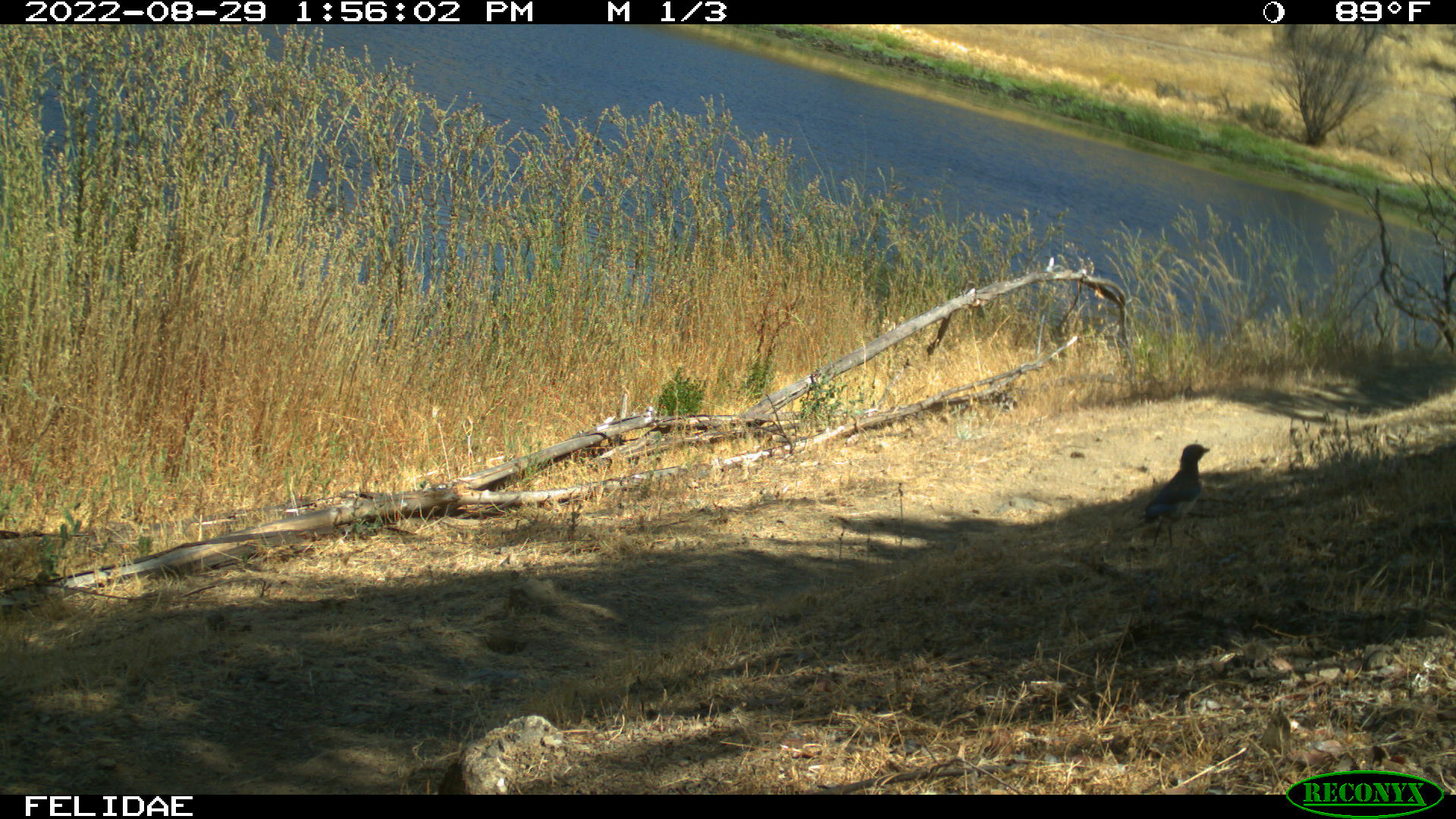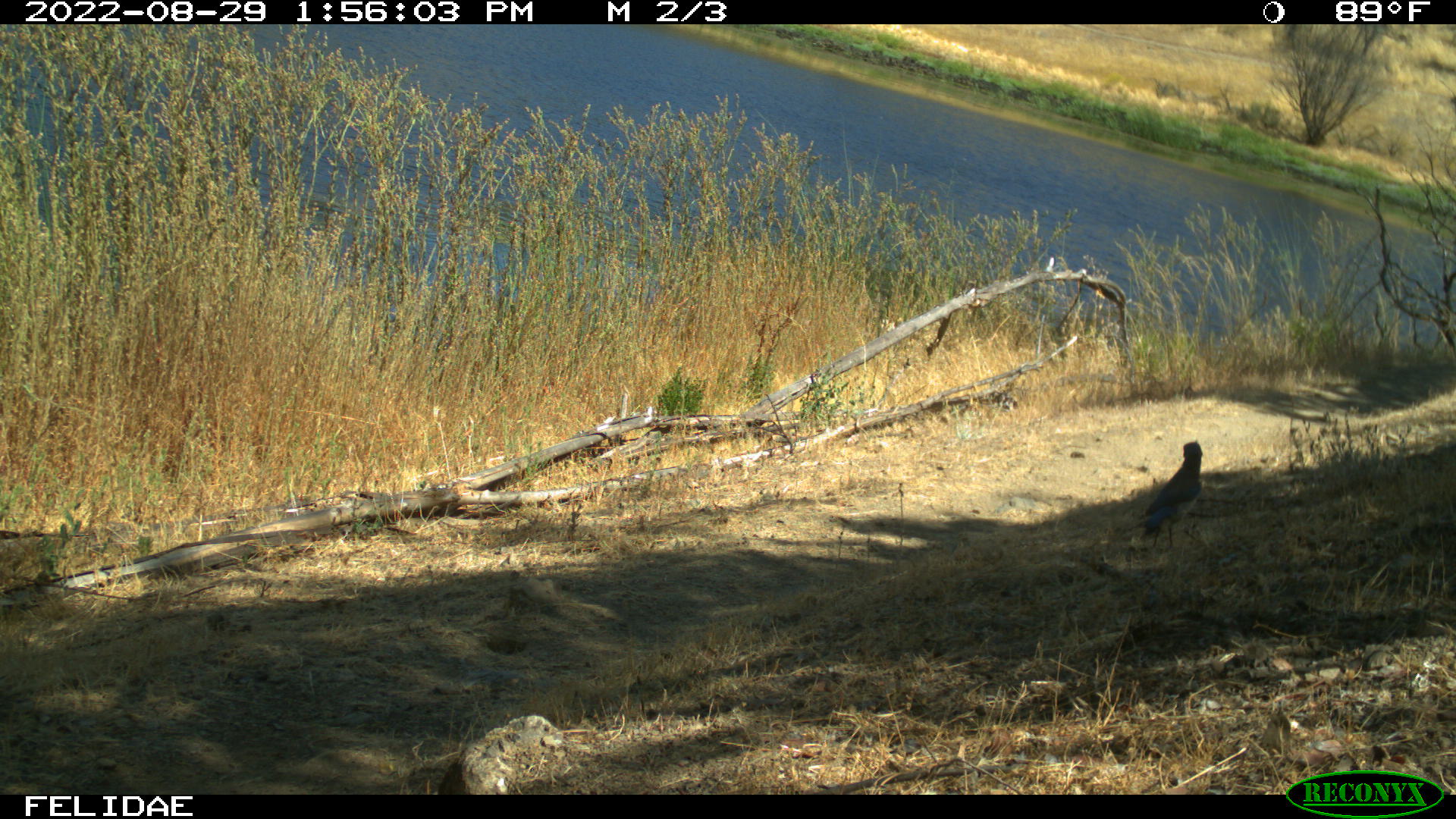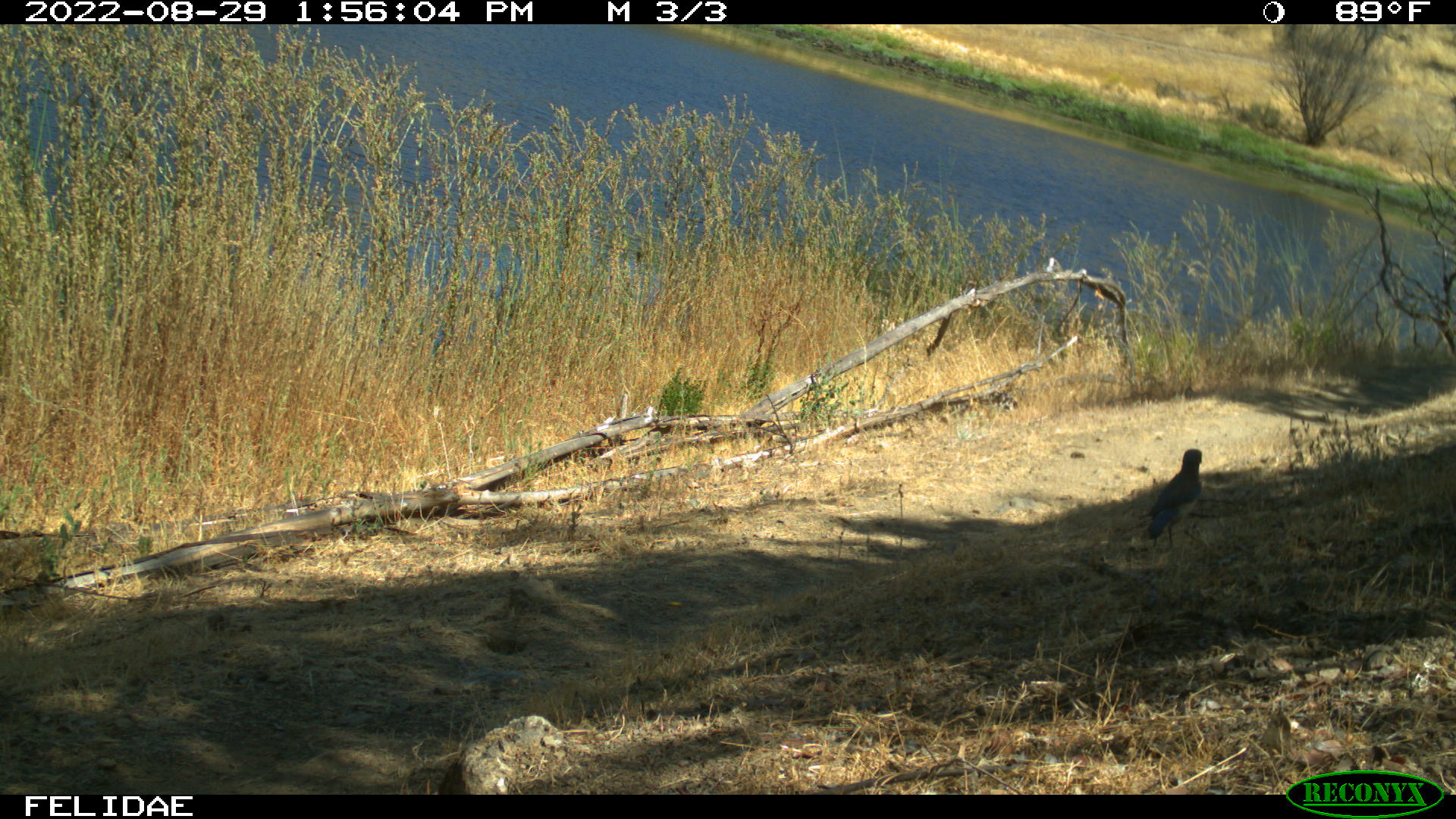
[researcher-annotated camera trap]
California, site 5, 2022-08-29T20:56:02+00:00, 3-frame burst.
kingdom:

- - - - - - -

§ WORK INSTRUCTIONS: Every line above should be copied exactly, apart from any pictures.

§ SOLUTION:
[researcher-annotated camera trap]
California, site 5, 2022-08-29T20:56:02+00:00, 3-frame burst.
kingdom:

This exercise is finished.